Required work »
• 1. Using the column excerpt on IIT admissions, decide whether each statement agrees with it, answering yes or no and quoting the words that decide it: (a) Rank in JEE Advanced determines admission to engineering streams across IITs. (b) JEE Main serves only to shortlist students for JEE Advanced. (c) In 2021, the last student admitted to the IITs scored only 30 per cent marks in the examination.
• 2. Recast the lines of the listing as a JSON list of strings, one string per line and no blank lines, starting at the line containing "How far away" and continuing through the end of the listing.

** Begin Source excerpt **

(‘A Lesson from IIT’ is a weekly column by an IIT faculty member on learning, science and technology on campus and beyond. The column will appear every Friday)
— Manindra Agrawal
IITs are premier engineering institutions in the country. The undergraduate program at IITs is highly sought after, with more than ten lakh students competing for around ten thousand seats every year. There is a two-tier examination for admission — JEE Main followed by JEE Advanced.
JEE Main examination is used for admission to other engineering colleges, as well as shortlisting students for JEE Advanced. Admission to different engineering streams across IITs is determined by the rank obtained in JEE Advanced.
Considered one of the toughest examinations in the word, JEE Advanced is administered to approximately 2 lakh students every year of which around ten thousand (the top five per cent) are selected for admission.
An oft-repeated critique of JEE Advanced is that it is too difficult, even compared to JEE Main. For example, in 2021, the last admitted student to the IITs, with a rank around twelve thousand, scored only 30 per cent marks in the examination.

** End Source excerpt **
** Begin Entries shown **

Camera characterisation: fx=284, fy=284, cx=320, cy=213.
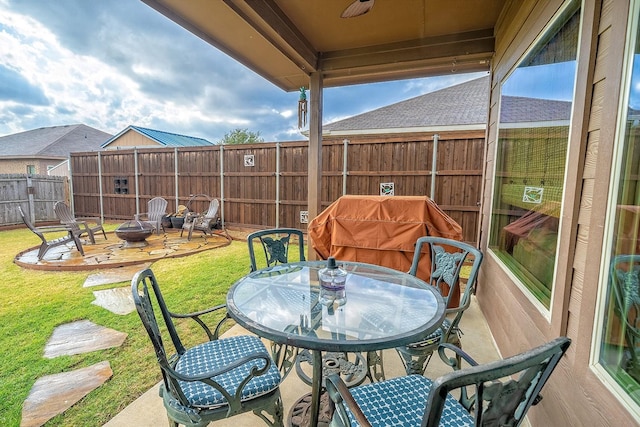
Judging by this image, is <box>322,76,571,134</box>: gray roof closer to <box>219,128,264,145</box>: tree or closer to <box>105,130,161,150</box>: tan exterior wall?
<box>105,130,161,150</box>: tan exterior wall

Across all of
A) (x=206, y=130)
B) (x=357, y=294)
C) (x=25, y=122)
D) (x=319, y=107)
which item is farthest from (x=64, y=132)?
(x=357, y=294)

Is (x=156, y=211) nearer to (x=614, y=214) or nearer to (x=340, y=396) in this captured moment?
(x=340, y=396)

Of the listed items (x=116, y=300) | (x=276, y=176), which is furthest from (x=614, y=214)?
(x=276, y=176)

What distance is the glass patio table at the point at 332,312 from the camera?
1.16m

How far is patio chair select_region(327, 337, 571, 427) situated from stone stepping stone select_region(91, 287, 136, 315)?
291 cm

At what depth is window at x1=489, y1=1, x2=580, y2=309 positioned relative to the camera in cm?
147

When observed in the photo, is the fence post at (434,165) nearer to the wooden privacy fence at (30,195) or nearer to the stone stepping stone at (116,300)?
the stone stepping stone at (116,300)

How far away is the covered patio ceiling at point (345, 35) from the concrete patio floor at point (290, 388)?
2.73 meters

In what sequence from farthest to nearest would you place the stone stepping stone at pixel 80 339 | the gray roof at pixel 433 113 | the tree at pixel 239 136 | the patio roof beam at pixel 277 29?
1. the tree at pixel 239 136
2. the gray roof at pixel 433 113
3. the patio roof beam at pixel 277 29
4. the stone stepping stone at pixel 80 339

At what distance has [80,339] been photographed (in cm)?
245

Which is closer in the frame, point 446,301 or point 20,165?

** End Entries shown **

Solution list »
• 1.
(a) Yes: "Admission to different engineering streams across IITs is determined by the rank obtained in JEE Advanced."
(b) No: "JEE Main examination is used for admission to other engineering colleges, as well as shortlisting students for JEE Advanced."
(c) Yes: "the last admitted student to the IITs, with a rank around twelve thousand, scored only 30 per cent marks in the examination."

• 2.
[
  "How far away is the covered patio ceiling at point (345, 35) from the concrete patio floor at point (290, 388)?",
  "2.73 meters",
  "In what sequence from farthest to nearest would you place the stone stepping stone at pixel 80 339 | the gray roof at pixel 433 113 | the tree at pixel 239 136 | the patio roof beam at pixel 277 29?",
  "1. the tree at pixel 239 136",
  "2. the gray roof at pixel 433 113",
  "3. the patio roof beam at pixel 277 29",
  "4. the stone stepping stone at pixel 80 339",
  "At what distance has [80,339] been photographed (in cm)?",
  "245",
  "Which is closer in the frame, point 446,301 or point 20,165?"
]